* Start *
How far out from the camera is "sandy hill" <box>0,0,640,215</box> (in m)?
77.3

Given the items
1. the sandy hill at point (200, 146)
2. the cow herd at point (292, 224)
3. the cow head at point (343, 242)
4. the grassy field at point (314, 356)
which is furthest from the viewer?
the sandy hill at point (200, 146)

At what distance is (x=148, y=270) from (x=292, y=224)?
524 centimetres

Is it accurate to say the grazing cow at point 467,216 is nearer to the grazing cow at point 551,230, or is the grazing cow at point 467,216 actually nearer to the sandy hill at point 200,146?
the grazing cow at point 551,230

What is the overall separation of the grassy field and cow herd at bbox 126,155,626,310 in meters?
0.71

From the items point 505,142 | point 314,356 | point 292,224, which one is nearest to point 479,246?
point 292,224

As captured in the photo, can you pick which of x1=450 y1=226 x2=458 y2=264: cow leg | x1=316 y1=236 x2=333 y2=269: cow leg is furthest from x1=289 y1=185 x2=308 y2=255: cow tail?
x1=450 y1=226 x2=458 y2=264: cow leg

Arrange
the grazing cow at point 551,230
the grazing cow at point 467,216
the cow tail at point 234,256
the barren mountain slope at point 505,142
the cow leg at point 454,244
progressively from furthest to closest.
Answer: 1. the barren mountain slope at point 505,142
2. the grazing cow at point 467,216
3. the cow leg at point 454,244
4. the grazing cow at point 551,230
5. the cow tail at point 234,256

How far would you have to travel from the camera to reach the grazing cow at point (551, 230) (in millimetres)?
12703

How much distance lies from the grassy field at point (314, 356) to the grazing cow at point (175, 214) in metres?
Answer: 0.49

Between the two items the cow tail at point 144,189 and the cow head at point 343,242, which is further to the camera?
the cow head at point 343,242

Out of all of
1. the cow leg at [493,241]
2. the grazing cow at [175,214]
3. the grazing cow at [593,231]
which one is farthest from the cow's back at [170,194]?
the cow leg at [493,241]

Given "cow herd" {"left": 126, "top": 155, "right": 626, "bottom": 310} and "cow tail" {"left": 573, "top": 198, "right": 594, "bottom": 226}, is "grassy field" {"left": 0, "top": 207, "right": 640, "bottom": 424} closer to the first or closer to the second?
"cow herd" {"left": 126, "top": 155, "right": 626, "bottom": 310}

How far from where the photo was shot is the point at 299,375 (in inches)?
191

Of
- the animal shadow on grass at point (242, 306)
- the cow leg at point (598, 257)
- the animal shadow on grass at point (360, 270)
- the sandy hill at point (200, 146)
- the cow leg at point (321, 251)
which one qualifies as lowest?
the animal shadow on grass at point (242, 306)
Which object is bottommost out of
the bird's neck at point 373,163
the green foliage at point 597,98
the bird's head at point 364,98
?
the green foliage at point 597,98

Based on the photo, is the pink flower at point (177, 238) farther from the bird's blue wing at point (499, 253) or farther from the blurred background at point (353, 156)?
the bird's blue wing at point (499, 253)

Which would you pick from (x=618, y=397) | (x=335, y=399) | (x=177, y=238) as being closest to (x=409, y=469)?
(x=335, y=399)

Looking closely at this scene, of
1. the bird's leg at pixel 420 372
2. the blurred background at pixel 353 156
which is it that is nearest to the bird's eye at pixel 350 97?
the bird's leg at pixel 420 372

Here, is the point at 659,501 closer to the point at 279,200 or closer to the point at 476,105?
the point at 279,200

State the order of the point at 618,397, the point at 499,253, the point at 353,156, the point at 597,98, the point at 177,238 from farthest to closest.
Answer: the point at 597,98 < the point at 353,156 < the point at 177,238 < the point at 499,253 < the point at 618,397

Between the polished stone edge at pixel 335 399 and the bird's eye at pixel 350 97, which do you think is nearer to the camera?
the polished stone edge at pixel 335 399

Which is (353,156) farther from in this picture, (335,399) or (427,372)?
* End *
## PROBLEM
Return every one of the records above word for word, with nothing changed.

## FULL OUTPUT
How far out from the camera is "sandy hill" <box>0,0,640,215</box> (in m)?
77.3

Given the items
1. the sandy hill at point (200, 146)
2. the cow herd at point (292, 224)
3. the cow head at point (343, 242)
4. the grassy field at point (314, 356)
which is furthest from the viewer?
the sandy hill at point (200, 146)

At what distance is (x=148, y=270) from (x=292, y=224)?
524 centimetres

Is it accurate to say the grazing cow at point 467,216 is nearer to the grazing cow at point 551,230, or is the grazing cow at point 467,216 actually nearer to the sandy hill at point 200,146?
the grazing cow at point 551,230

What is the overall separation of the grassy field and cow herd at bbox 126,155,626,310 in meters?
0.71

From the items point 505,142 | point 314,356 | point 292,224, which one is nearest to point 479,246?
point 292,224

As captured in the photo, can you pick which of x1=450 y1=226 x2=458 y2=264: cow leg | x1=316 y1=236 x2=333 y2=269: cow leg is furthest from x1=289 y1=185 x2=308 y2=255: cow tail?
x1=450 y1=226 x2=458 y2=264: cow leg

Arrange
the grazing cow at point 551,230
the grazing cow at point 467,216
the cow tail at point 234,256
the barren mountain slope at point 505,142
the cow leg at point 454,244
progressively from furthest to closest.
Answer: 1. the barren mountain slope at point 505,142
2. the grazing cow at point 467,216
3. the cow leg at point 454,244
4. the grazing cow at point 551,230
5. the cow tail at point 234,256

How far would you have to travel from the camera to reach the grazing cow at point (551, 230) (in millimetres)?
12703

How much distance lies from the grassy field at point (314, 356) to the grazing cow at point (175, 214) in metres?
Answer: 0.49

Between the two items the cow tail at point 144,189 and the cow head at point 343,242, which is further to the camera?
the cow head at point 343,242

Out of all of
1. the cow leg at [493,241]
2. the grazing cow at [175,214]
3. the grazing cow at [593,231]
which one is farthest from the cow's back at [170,194]?
the cow leg at [493,241]

Given "cow herd" {"left": 126, "top": 155, "right": 626, "bottom": 310} and "cow tail" {"left": 573, "top": 198, "right": 594, "bottom": 226}, is "grassy field" {"left": 0, "top": 207, "right": 640, "bottom": 424} closer to the first or closer to the second?
"cow herd" {"left": 126, "top": 155, "right": 626, "bottom": 310}

How far from where the photo was shot is the point at 299,375 (in inches)?
191

Of
- the animal shadow on grass at point (242, 306)
- the cow leg at point (598, 257)
- the animal shadow on grass at point (360, 270)
- the sandy hill at point (200, 146)
- the cow leg at point (321, 251)
which one qualifies as lowest?
the animal shadow on grass at point (242, 306)
Which object is bottommost out of
the bird's neck at point 373,163
the green foliage at point 597,98
the bird's head at point 364,98
?
the green foliage at point 597,98

Based on the photo, is the pink flower at point (177, 238) farther from the bird's blue wing at point (499, 253) or farther from the blurred background at point (353, 156)?
the bird's blue wing at point (499, 253)

Which would you pick from (x=618, y=397) | (x=335, y=399) | (x=177, y=238) as being closest to (x=409, y=469)?
(x=335, y=399)

Looking closely at this scene, of
1. the bird's leg at pixel 420 372
2. the blurred background at pixel 353 156
which is it that is nearest to the bird's eye at pixel 350 97?
the bird's leg at pixel 420 372

Here, is the point at 659,501 closer to the point at 279,200 or closer to the point at 476,105?
the point at 279,200

State the order of the point at 618,397, the point at 499,253, the point at 353,156, the point at 597,98, the point at 177,238 from farthest to closest.
Answer: the point at 597,98 < the point at 353,156 < the point at 177,238 < the point at 499,253 < the point at 618,397

Between the polished stone edge at pixel 335 399 and the bird's eye at pixel 350 97, which do you think is nearer to the camera?
the polished stone edge at pixel 335 399

Which is (353,156) farther from in this picture, (335,399) or (427,372)?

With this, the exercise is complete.